B. The Chambers Financing

According to the Complaint, between September and December 2011, Oppenheimer contacted twenty prospective lenders and eighteen investors on Trans Energy's behalf. Only one company, Chambers Energy Management, LP (“Chambers”), expressed interest in entering into a financial transaction with Trans Energy. (Compl. ¶ 21). Prior to committing to any financing, Chambers required Trans Energy to implement a number of structural changes at the company. Specifically, Chambers insisted that Trans Energy create a separate borrower to insulate assets and minimize Chambers's exposure to lending risks, and required that the founders and certain members of Trans Energy's management team resign. ( Id. ¶ 22). In accordance with these requirements, on or about February 22, 2012, Trans Energy incorporated American Shale, a wholly-owned subsidiary. ( Id. ¶ 26).

The terms of the Chambers transaction (the “Chambers Financing”) were set forth in a Credit Agreement dated February 29, 2012 (the “Credit Agreement”), among American Shale, as borrower; several banks and other financial institutions, as lenders; and Chambers, as administrative agent. Under Section 2.1(a) of the Credit Agreement, the lenders agreed to make a term loan to American Shale “in an aggregate principal amount equal to $50,000,000,” contingent on the fulfillment of various conditions enumerated in Section 4.2 of the Credit Agreement. (Credit Agreement §§ 2.1, 4.2). Specifically, under Section 4.2(g), the parties were required to execute a Guaranty and Security Agreement (“GSA”), pursuant to which Trans Energy, American Shale, and Trans Energy's wholly-owned subsidiary Prima Oil Company, Inc. assigned to Chambers “a lien on and security interest in, all of its right, title and interest in, to and under the Collateral.” (Corp. Decl. Ex. 3(GSA) § 3.2). This assignment was made “as collateral security for the full, prompt and complete payment and performance when due (whether at stated maturity, by acceleration or otherwise) of such Grantor's Obligations.” ( Id.). Section 4.3 of the GSA further provided that these security interests would “constitute valid perfected security interests in all of the Collateral in favor of the Agent, for the ratable benefit of the Secured Parties ... [and] are prior to all other Liens on the Collateral in existence on the date hereof except for Permitted Liens.” ( Id. § 4.3).

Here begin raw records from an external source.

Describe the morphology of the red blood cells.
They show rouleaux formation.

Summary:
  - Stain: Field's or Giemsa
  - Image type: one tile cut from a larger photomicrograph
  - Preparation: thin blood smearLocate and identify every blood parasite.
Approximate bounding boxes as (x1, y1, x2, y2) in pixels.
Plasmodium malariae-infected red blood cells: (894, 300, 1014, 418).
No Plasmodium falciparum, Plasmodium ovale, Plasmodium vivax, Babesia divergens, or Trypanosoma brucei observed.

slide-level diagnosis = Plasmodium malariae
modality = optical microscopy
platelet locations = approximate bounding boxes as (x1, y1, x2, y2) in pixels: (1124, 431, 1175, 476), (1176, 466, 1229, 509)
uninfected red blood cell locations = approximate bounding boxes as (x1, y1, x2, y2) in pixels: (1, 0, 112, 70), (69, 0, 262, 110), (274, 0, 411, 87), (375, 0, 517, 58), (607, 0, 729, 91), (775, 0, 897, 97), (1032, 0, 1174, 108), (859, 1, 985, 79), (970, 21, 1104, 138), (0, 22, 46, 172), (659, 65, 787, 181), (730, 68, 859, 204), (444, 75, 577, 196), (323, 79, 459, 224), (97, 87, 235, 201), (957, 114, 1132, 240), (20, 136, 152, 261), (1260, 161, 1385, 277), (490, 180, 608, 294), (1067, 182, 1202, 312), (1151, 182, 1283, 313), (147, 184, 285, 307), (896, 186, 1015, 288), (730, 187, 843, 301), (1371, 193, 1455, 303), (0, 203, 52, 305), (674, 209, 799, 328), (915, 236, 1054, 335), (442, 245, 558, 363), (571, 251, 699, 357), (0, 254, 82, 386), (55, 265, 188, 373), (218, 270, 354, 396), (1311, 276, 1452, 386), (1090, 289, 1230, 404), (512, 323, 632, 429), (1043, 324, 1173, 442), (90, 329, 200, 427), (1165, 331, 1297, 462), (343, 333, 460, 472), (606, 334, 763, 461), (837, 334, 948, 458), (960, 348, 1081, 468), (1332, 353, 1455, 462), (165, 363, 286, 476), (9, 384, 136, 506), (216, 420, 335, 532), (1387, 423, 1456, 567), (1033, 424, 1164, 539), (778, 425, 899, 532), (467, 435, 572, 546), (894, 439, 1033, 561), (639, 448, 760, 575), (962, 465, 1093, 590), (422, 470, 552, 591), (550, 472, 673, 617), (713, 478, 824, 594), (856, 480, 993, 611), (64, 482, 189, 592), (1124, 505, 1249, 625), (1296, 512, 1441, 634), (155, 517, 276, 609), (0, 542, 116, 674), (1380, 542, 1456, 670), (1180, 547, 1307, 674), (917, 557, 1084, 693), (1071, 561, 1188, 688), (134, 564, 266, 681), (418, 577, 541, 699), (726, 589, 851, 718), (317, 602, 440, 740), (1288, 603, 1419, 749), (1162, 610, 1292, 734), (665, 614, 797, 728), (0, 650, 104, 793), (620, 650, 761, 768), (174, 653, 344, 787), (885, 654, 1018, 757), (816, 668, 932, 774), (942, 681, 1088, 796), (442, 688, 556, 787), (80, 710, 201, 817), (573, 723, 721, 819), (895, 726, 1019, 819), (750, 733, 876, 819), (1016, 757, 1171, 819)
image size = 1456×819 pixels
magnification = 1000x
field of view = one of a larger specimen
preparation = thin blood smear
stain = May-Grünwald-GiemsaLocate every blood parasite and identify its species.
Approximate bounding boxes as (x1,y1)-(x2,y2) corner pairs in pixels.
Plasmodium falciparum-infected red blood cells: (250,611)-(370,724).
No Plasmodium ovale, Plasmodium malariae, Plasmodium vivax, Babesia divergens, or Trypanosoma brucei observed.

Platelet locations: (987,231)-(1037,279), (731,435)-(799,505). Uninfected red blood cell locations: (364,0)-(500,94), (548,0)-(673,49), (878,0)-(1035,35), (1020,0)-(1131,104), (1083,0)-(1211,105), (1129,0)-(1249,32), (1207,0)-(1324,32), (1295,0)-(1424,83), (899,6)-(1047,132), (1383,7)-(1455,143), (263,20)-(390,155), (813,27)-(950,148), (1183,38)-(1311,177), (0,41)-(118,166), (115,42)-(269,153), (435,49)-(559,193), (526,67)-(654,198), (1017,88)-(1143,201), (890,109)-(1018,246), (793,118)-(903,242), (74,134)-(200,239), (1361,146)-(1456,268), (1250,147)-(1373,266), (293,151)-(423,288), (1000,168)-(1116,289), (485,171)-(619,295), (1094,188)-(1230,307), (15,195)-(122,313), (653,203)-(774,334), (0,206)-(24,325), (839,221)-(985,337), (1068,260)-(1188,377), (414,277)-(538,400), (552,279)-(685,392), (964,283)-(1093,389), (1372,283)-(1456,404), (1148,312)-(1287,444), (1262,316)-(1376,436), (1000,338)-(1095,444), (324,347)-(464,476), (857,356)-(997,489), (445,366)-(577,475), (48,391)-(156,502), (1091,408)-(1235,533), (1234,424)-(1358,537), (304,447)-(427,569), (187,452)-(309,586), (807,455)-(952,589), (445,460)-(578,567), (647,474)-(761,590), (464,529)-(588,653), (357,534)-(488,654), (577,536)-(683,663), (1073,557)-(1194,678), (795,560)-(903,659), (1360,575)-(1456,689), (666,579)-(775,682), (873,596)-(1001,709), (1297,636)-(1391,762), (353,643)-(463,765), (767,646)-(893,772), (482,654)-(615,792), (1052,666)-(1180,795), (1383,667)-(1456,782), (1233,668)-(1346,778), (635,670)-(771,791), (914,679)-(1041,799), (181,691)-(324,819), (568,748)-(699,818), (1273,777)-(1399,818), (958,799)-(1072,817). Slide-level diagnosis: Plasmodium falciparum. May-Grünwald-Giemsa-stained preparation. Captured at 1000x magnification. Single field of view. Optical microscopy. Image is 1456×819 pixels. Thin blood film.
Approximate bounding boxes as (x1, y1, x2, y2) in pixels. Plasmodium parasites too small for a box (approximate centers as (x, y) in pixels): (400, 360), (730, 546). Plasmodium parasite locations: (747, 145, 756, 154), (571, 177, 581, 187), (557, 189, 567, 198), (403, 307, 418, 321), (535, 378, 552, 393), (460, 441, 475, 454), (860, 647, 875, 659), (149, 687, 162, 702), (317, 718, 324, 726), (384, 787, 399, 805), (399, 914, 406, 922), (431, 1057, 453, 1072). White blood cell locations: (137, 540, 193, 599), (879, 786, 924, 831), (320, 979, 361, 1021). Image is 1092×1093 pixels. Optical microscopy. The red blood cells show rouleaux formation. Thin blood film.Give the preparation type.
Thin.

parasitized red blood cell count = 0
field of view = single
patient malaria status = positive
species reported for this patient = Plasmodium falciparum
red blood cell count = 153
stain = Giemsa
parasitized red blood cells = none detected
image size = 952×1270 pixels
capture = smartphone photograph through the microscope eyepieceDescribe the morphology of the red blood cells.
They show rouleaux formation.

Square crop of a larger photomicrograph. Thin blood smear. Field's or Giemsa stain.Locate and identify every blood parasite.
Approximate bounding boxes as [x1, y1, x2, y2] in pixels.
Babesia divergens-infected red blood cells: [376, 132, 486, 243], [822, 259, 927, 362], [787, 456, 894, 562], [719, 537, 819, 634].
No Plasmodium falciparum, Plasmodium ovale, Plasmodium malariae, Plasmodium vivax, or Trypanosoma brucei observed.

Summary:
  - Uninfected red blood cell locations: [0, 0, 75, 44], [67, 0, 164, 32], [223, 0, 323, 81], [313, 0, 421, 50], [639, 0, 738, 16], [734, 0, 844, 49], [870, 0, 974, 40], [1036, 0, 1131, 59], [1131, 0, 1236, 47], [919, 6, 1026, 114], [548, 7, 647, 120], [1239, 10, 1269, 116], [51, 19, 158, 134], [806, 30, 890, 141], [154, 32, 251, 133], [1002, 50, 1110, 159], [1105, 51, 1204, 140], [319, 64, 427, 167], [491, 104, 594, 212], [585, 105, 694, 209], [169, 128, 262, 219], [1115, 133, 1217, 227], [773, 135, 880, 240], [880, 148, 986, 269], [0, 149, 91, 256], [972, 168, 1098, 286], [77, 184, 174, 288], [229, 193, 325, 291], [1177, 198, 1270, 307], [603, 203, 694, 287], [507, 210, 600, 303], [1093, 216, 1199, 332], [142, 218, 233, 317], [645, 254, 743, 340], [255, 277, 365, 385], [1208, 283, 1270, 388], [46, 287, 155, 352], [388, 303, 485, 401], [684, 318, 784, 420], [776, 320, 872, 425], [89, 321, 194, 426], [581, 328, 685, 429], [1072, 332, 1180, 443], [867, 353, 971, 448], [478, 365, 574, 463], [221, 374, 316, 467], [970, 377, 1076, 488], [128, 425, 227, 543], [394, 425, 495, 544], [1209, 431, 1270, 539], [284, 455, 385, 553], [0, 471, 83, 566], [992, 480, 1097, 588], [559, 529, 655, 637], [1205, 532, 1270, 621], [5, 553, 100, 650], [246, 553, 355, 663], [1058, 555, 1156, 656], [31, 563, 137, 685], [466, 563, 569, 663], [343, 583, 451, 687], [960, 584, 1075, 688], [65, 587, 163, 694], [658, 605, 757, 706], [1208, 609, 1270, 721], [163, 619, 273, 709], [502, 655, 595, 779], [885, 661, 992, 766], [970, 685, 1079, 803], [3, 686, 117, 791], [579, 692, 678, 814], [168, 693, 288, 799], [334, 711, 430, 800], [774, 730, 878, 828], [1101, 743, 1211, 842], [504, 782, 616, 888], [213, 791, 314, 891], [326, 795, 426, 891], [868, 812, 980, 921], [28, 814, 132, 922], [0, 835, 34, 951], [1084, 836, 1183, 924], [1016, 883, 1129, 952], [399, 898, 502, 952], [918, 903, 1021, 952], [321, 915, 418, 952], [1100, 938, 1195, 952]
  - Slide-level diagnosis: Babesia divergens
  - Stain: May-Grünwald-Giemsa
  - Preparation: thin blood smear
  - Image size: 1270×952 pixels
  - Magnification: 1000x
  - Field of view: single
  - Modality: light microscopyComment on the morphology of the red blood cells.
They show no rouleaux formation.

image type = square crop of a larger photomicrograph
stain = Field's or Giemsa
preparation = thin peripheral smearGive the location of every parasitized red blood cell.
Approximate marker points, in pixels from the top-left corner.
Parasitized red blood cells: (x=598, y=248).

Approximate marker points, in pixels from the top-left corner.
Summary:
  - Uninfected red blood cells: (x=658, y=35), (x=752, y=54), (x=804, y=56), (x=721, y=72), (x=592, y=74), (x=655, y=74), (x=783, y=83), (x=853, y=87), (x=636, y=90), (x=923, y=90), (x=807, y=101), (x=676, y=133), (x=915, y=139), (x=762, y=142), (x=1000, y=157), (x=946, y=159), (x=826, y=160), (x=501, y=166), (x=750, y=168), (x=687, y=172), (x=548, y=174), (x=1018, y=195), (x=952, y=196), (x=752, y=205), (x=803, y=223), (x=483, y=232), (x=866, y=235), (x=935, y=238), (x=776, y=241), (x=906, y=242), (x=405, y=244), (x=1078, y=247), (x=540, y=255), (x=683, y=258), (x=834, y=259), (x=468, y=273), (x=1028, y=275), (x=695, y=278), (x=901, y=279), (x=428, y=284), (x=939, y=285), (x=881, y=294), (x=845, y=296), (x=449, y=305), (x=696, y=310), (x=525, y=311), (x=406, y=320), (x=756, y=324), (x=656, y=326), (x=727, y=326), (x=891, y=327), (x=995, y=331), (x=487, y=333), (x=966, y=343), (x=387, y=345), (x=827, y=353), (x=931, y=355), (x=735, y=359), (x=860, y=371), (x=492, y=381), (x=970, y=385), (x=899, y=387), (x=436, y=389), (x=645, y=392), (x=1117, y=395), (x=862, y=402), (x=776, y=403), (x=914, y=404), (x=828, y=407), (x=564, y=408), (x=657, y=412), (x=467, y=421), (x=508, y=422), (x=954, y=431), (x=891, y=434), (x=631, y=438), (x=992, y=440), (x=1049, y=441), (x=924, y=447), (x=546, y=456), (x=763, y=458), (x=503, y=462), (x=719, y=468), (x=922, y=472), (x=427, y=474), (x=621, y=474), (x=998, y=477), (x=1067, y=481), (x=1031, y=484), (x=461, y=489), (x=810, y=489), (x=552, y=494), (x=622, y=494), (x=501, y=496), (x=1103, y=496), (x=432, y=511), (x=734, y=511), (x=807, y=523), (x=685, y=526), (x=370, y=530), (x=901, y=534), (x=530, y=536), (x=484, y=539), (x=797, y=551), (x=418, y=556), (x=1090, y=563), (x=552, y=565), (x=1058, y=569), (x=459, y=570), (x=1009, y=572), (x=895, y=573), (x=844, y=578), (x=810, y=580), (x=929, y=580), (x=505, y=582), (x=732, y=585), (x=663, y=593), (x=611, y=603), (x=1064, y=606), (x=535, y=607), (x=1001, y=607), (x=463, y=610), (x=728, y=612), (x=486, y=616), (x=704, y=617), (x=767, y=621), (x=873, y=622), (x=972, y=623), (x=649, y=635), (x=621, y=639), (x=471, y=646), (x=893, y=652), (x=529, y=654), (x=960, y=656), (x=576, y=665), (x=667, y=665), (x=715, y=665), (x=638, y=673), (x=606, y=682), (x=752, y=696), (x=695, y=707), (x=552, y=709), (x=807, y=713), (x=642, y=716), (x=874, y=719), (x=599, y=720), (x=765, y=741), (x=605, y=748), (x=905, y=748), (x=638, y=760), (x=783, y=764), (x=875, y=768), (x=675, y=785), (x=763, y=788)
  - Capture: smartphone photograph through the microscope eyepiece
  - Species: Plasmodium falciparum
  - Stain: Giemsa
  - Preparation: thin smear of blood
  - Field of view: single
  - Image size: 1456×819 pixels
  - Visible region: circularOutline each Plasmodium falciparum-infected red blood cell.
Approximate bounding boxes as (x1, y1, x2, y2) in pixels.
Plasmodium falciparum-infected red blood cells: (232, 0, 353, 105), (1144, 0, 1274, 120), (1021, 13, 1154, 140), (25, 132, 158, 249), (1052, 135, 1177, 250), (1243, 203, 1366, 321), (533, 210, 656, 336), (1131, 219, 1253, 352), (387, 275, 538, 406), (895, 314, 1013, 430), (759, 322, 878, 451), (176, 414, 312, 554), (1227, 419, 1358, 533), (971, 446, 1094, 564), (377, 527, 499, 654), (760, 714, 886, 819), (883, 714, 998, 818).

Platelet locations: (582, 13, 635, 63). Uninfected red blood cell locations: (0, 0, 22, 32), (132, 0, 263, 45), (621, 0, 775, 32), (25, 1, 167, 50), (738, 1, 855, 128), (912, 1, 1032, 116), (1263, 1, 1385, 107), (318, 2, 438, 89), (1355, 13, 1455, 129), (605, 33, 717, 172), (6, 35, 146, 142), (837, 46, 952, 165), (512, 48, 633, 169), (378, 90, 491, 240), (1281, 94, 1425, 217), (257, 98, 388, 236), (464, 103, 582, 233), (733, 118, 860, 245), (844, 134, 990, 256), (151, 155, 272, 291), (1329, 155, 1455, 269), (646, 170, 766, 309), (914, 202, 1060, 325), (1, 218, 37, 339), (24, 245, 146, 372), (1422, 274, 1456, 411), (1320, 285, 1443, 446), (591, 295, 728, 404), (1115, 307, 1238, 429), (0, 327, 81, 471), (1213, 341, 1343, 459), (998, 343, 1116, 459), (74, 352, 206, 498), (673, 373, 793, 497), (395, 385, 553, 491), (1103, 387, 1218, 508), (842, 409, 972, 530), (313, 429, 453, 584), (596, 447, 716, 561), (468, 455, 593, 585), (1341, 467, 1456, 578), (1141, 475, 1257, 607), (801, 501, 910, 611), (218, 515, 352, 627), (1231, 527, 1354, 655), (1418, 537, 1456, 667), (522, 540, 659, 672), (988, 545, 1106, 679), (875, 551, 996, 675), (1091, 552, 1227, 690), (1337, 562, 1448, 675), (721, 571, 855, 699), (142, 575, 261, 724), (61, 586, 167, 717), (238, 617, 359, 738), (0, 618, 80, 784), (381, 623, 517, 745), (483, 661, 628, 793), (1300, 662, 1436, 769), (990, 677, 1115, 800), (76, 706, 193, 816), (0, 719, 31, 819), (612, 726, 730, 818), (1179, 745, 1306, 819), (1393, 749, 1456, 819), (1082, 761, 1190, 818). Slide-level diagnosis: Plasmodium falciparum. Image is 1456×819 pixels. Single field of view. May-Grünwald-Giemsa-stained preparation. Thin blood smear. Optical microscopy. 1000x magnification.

Section 3.2 provides in full: “Grant of Security Interest in Collateral. Each Grantor, as collateral security for the full, prompt and complete payment and performance when due (whether at stated maturity, by acceleration or otherwise) of such Grantor's Obligations, hereby collaterally assigns, mortgages, pledges and hypothecates to the Agent for the benefit of the Secured Parties, and grants to the Agent for the benefit of the Secured Parties, a lien on and security interest in, all of its right, title and interest in, to and under the Collateral.” (GSA § 3.2).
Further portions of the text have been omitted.